(Saved data entries)
┄┄┄┄┄┄┄┄┄┄┄┄┄┄┄┄┄┄┄┄

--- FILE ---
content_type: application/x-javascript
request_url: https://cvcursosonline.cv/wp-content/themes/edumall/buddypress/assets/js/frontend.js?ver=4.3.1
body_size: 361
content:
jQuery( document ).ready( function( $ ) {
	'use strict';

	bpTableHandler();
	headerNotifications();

┄┄┄┄┄┄┄┄┄┄┄┄┄┄┄┄┄┄┄┄

Each of the records should be retyped exactly.

--- FILE ---
content_type: application/x-javascript
request_url: https://cvcursosonline.cv/wp-content/themes/edumall/buddypress/assets/js/frontend.js?ver=4.3.1
body_size: 361
content:
jQuery( document ).ready( function( $ ) {
	'use strict';

	bpTableHandler();
	headerNotifications();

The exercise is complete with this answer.